• _Apply what you read_
A: Translate this sentence from the passage on the Pivot Pyramid into Spanish: "These layers are a set of assumptions startups make about the market, and the product they are building to tackle it."
B: Using the passage on the Pivot Pyramid, answer briefly:
(i) Which blog picked up the idea?
(ii) What do great growth marketers do when an experiment is successful?
(iii) Besides customers and problem, which layers of a business does the Pivot Pyramid list?

• _Selected text_
A few years ago — I published an idea.

A guideline to help experiment with startups and come up with startup ideas that I called the “Pivot Pyramid”. That got picked up by the 500 Startups Blog, and publications like Venture Beat.

Great startups constantly experiment with their business to find:

  • The right customer to focus on
  • The right problem to solve for these customers
  • The right product to build to solve these problems
  • The right technology to build this product
  • And the right growth channels to scale their product and achieve product market fit.

These layers are a set of assumptions startups make about the market, and the product they are building to tackle it. A simple, but powerful notion is to understand that these layers are interconnected, and that changes in each layer effects the other layers in a certain way.

Pivot Pyramid: Pivoting Your Startup the Right Way

The Pivot Pyramid

Great growth marketers are not necessarily the most knowledgable marketers — they approach marketing like scientists. They have a thesis on how an experiment will drive growth (e.g. new advertising channel), they run the experiment, measure the results — and if the experiment is successful, they make it repeatable.

Simply put, Pivot Pyramid suggests that you can take this experimentation approach and apply it to your assumptions and unknowns across any layer of your business — such as your customers, problem, product, technology and growth.

• _Input data_
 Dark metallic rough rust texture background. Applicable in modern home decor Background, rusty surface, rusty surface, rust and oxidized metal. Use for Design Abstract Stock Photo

--

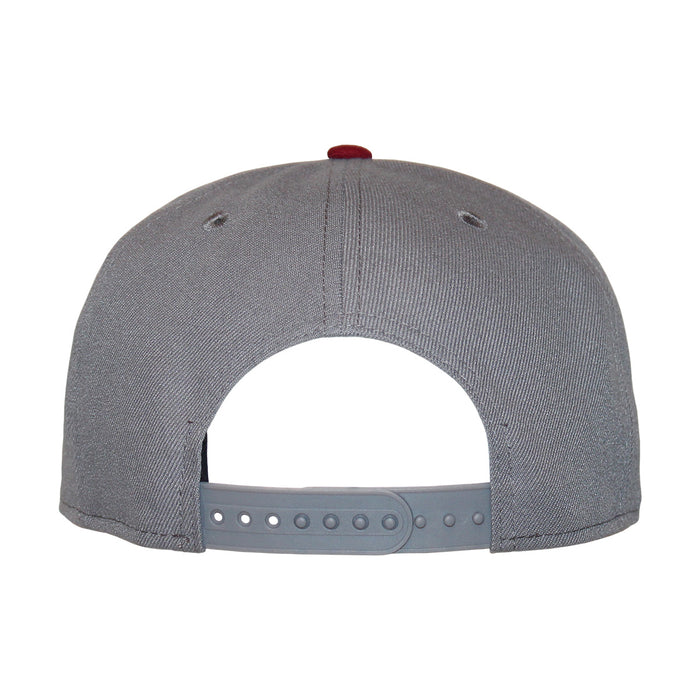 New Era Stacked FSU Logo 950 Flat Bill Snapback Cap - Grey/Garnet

---

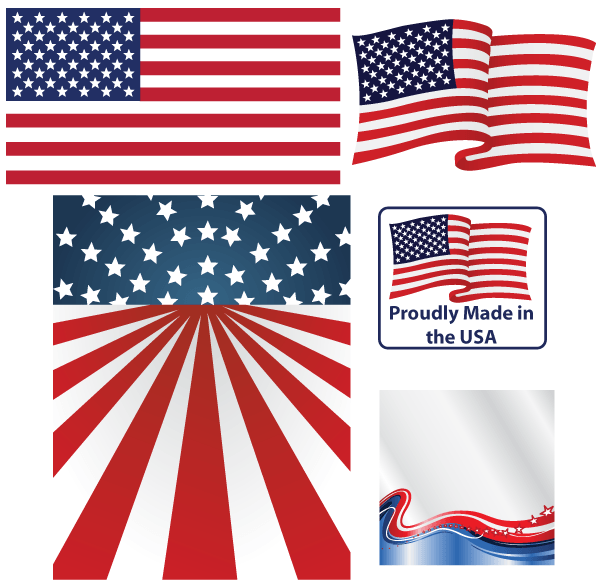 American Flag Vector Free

• _Numbered responses_
A: Estas capas son un conjunto de supuestos que las startups hacen sobre el mercado y sobre el producto que están construyendo para abordarlo.

B:
(i) The 500 Startups Blog.
(ii) They make it repeatable.
(iii) Product, technology and growth.